§ TEXT BLOCK
★ ★ ★ ★ ★

Background context: Spinous process fracture is a recognized complication associated with interspinous process spacer (IPS) surgery. Although occasionally identified by plain radiographs, computed tomography (CT) appears to identify a higher rate of such fractures. Although osteoporotic insufficiency fracture is considered a contraindication for IPS surgery, a formal risk factor analysis for this complication has not previously been reported.
Purpose: To identify risk factor(s) associated with early spinous process fracture after IPS surgery.
Study design/setting: Prospective cohort study of 39 consecutive patients with lumbar stenosis and neurogenic claudication undergoing IPS surgery at a single institution.
Methods: Patients underwent preoperative dual-energy X-ray absorptiometry (DXA) scans, lumbar spine CT, and plain radiographs. Postoperatively, patients underwent repeat CT imaging within 6 months of surgery and serial radiographs at 2 weeks, 6 weeks, 3 months, 6 months, and 1 year. Preoperative CT scans were analyzed by calculating average Hounsfield units for a 1 cm(2) area of the midsagittal reconstructed image for four separate locations: midvertebral body, subcortical bone subjacent to the superior margin of the midspinous process, subcortical bone above the inferior margin of the midspinous process, and the midspinous process.

★ ★ ★ ★ ★

§ STORED DATA

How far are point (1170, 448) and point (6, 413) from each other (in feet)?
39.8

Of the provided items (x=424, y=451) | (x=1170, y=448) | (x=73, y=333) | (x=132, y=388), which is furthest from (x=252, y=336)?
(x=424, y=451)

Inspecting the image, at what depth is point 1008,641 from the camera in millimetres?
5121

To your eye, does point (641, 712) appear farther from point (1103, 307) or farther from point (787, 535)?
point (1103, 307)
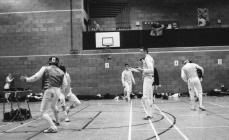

★ ★ ★ ★ ★

§ TASKS FOR THIS EXERCISE
1. According to the abstract on spinous process fracture after interspinous spacer surgery, how soon after surgery did patients have repeat CT imaging?
2. Continue the abstract on spinous process fracture after interspinous spacer surgery from its last sentence.

§ TASK-BY-TASK OUTPUTS
1. Within 6 months of surgery.

2.
Results: Thirty-eight patients underwent IPS surgery at a total of 50 levels (38 L4-L5, 12 L3-L4; 26 one-level, 12 two-level). One patient underwent laminectomy at index surgery and was excluded from the analysis. Implants included 34 titanium X-STOP (Medtronic, Memphis, TN, USA), 8 polyaryletheretherketone X-STOP (Medtronic, Memphis, TN, USA), and 8 Aspen (Lanx, Broomfield, CO, USA) devices. Eleven spinous process fractures were identified by CT in 11 patients (22.0% of levels). No fractures were apparent on plain radiographs. The rate of spondylolisthesis observed on preoperative radiographs was 100% (11 of 11) among patients with fractures compared with 33.3% (9 of 27) of patients without fracture (p=.0001). Overall, 21 of 39 patients in this series had spondylolisthesis, and the rate of fracture in this group was 52%. Among patients without spondylolisthesis, the fracture rate was 0%. A trend was observed toward decreased DXA lumbar spine and hip T-scores among fracture patients versus nonfracture patients (0.2 ± 1.7 vs. 0.8 ± 1.7; p=.389; -1.1 ± 1.4 vs. -0.3 ± 1.4; p=.201), but these differences were not significant. Similarly, bone density based on CT measurements at four different locations revealed a trend toward decreased density among fracture patients, but these differences were not significant.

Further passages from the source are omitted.